Texte présenté =>
--------------------

La connotation raciste de la cancel culture n'est plus à démontrer comme on le voit par exemple dans l'essai paru en 2023 : L'Opposé de la blancheur (Léonora Miano). Ce racisme anti-blanc est aussi une forme de racisme anti-noir car il tend à infantiliser les populations africaines en les faisant passer pour d'éternelles victimes, ce que dénonce l'essayiste ivoirien Kakou Ernest Kigori dans L'Afrique à désintoxiquer (2018).
Rappelons néanmoins, pour qui en douterait, quelques enseignements tirés de l'Histoire :
Notre civilisation européenne, née il y a mille ans, est à l'origine des plus incroyables progrès matériels et intellectuels qu'ait accomplis l'humanité depuis la naissance de l'écriture. En dépit de leurs réalisations éminentes, les autres civilisations n'avaient quant à elles rien changé aux conditions de vie de leurs représentants. Ainsi, malgré Eschyle, Phidias, Thalès, Platon, Socrate, Aristote, etc., les Grecs du IIIe siècle avant notre ère ne vivaient guère mieux que leurs ancêtres d'avant Homère, cinq cents ans plus tôt.

--------------------

Consigne =>
D'après le texte présenté, en quelle année est paru L'Afrique à désintoxiquer ? Les lignes fournies n'ont aucun lien avec le texte présenté.

Lignes fournies =>

--------------------

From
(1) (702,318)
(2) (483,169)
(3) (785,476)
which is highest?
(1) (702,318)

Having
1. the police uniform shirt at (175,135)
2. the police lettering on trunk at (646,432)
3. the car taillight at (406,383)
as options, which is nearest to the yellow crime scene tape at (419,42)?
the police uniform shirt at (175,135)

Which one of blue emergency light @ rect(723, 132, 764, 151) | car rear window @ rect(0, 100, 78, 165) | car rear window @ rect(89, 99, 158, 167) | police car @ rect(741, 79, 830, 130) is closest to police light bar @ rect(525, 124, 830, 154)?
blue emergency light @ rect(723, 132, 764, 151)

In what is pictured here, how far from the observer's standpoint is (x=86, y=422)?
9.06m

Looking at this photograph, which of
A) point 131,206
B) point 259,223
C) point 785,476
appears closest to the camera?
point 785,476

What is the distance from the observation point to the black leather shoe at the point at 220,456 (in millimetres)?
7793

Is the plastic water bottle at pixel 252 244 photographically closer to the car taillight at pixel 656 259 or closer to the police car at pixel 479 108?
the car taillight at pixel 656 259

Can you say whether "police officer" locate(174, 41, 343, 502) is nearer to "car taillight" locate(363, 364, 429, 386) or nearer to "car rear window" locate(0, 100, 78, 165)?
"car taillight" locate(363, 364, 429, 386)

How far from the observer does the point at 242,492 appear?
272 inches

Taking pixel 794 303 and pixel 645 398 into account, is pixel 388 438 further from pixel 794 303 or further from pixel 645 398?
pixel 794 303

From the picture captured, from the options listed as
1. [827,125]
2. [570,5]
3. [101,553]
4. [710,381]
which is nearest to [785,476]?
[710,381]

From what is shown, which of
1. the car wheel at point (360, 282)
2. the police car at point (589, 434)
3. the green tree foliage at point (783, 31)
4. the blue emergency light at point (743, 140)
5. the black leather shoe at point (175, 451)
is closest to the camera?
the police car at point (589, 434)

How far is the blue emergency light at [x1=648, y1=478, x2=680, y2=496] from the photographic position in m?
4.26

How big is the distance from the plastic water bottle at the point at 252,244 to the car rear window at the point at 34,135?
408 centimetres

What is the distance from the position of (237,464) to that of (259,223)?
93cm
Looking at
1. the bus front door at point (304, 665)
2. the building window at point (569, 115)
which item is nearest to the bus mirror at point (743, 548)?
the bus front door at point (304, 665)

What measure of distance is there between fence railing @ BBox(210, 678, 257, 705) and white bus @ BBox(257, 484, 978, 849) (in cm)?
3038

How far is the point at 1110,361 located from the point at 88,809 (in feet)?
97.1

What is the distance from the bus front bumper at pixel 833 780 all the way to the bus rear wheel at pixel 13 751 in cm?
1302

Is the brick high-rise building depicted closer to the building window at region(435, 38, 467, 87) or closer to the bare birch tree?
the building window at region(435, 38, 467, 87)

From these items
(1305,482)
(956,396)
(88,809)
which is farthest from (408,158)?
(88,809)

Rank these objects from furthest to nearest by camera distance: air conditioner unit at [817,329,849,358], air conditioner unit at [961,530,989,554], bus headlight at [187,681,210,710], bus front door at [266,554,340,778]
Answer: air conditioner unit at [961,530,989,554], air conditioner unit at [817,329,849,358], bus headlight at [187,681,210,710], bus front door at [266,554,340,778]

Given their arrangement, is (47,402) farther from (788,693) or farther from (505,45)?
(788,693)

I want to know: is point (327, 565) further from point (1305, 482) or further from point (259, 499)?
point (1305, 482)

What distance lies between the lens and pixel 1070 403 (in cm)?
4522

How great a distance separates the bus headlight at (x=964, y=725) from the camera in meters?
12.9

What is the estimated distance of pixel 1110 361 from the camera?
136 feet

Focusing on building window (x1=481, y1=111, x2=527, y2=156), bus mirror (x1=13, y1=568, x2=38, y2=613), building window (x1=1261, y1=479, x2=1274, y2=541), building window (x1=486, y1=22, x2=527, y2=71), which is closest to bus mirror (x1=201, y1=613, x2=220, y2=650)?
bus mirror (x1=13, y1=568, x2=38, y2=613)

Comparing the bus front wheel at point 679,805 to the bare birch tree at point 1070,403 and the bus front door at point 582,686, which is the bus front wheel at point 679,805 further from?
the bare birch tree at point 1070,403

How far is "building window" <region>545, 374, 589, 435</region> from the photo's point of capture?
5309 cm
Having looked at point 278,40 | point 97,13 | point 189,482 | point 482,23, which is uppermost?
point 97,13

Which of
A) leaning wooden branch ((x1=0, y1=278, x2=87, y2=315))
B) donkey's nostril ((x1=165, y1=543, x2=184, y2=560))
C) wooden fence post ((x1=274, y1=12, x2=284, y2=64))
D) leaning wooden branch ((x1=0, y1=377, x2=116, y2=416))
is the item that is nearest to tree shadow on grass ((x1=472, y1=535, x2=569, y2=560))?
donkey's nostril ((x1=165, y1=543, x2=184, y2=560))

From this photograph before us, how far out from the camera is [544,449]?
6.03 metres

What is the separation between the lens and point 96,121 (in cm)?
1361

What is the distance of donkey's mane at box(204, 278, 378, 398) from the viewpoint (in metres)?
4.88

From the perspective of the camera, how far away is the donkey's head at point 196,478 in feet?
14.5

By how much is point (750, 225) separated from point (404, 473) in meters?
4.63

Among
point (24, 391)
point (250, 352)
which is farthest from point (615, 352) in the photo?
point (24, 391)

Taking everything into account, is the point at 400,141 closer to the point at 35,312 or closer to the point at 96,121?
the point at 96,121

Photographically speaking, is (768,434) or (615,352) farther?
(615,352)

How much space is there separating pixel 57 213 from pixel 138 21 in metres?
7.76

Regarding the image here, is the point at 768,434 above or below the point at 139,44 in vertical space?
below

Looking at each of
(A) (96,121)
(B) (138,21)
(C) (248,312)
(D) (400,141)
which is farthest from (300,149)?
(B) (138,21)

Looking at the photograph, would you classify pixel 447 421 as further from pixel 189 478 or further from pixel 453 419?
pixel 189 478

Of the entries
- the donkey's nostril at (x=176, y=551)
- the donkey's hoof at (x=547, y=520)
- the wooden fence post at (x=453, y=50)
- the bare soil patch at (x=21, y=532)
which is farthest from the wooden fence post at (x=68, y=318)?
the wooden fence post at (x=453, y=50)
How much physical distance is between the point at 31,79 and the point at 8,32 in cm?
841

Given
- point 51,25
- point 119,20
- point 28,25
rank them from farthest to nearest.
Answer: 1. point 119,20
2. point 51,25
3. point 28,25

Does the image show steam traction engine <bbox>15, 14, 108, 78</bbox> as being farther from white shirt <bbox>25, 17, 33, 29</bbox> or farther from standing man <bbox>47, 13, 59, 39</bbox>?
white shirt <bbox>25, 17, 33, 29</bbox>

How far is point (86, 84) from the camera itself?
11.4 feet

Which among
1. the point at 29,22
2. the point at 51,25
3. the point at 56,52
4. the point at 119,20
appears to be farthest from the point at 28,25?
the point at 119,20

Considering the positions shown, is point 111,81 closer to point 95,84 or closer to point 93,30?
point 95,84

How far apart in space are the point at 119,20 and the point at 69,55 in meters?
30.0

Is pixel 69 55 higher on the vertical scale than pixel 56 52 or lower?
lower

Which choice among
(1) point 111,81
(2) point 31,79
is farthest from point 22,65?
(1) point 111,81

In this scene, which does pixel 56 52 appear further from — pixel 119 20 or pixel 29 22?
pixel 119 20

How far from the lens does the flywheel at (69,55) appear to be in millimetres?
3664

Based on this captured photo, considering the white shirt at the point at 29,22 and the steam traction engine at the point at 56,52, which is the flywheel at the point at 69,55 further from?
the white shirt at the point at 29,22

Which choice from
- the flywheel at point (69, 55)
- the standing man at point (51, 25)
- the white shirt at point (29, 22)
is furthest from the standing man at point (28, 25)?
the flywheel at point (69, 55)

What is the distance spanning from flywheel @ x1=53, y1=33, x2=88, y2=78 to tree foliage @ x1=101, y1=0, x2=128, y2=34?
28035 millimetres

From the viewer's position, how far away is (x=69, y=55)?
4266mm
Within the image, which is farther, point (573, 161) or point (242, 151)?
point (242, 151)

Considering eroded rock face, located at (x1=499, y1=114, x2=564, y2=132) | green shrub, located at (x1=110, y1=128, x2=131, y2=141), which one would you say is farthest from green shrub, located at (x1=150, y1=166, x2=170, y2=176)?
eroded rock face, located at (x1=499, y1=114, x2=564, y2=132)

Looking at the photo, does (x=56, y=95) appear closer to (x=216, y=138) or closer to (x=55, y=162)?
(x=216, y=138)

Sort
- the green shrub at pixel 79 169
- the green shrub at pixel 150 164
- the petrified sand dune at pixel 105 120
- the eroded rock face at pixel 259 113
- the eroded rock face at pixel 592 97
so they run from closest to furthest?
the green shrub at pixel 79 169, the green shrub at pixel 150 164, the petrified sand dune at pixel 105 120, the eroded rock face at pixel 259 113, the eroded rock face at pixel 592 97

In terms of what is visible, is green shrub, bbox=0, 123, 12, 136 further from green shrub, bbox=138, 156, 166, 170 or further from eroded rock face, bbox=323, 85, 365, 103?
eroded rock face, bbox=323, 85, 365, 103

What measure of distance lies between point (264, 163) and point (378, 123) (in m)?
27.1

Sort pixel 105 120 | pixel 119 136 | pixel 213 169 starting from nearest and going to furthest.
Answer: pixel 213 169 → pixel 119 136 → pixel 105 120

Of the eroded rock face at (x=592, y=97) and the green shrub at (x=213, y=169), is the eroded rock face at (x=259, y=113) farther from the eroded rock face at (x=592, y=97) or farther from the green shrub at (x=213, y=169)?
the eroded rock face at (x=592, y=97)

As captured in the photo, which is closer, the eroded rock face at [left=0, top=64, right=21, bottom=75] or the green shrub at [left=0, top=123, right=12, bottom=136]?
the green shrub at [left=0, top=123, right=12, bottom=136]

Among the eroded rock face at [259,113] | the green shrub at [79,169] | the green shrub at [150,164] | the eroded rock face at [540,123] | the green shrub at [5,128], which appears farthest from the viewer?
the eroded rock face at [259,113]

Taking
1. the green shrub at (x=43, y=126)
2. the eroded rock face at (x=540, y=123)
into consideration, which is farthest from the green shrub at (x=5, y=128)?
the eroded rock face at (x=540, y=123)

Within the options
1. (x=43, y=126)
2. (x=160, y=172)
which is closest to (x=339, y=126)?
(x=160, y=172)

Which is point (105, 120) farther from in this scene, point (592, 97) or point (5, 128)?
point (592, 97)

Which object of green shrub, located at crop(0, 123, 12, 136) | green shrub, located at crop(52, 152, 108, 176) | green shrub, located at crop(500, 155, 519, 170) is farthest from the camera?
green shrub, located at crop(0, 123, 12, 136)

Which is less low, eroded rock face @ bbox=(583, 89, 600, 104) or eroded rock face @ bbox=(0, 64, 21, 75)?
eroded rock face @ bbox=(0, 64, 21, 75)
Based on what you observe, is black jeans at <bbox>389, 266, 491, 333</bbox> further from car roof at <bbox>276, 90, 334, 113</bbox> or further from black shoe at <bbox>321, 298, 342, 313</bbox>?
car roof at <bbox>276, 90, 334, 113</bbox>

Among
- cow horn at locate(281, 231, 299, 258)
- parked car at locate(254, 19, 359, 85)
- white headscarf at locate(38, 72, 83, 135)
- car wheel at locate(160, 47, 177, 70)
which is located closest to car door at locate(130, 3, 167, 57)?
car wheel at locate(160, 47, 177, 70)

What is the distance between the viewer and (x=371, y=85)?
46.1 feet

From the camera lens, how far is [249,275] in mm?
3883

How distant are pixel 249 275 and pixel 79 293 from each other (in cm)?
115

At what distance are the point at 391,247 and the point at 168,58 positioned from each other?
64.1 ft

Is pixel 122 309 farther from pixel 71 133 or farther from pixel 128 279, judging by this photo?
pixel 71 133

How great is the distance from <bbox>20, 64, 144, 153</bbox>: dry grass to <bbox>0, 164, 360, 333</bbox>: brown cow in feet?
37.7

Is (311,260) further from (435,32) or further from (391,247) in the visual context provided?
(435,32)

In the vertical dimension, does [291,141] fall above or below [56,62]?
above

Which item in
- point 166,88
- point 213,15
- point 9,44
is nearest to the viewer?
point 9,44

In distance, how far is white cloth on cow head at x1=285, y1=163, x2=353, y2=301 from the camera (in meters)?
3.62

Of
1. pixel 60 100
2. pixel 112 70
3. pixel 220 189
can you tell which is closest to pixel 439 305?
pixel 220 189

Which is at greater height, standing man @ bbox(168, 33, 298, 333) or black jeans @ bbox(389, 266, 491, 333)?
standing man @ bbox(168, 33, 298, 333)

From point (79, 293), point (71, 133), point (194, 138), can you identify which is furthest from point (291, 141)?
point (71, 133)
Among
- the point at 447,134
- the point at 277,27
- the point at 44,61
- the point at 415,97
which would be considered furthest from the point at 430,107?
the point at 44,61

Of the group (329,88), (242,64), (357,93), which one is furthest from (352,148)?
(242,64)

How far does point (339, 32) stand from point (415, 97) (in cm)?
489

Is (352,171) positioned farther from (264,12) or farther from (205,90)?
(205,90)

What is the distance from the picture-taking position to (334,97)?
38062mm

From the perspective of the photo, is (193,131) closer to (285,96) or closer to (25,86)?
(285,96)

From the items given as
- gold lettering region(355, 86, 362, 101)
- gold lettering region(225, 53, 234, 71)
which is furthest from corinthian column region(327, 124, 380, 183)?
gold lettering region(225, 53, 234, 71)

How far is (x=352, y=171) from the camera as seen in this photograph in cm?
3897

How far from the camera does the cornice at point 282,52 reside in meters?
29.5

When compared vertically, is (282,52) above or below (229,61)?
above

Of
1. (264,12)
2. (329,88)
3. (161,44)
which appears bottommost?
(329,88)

--------------------

Réponse =>
En 2018.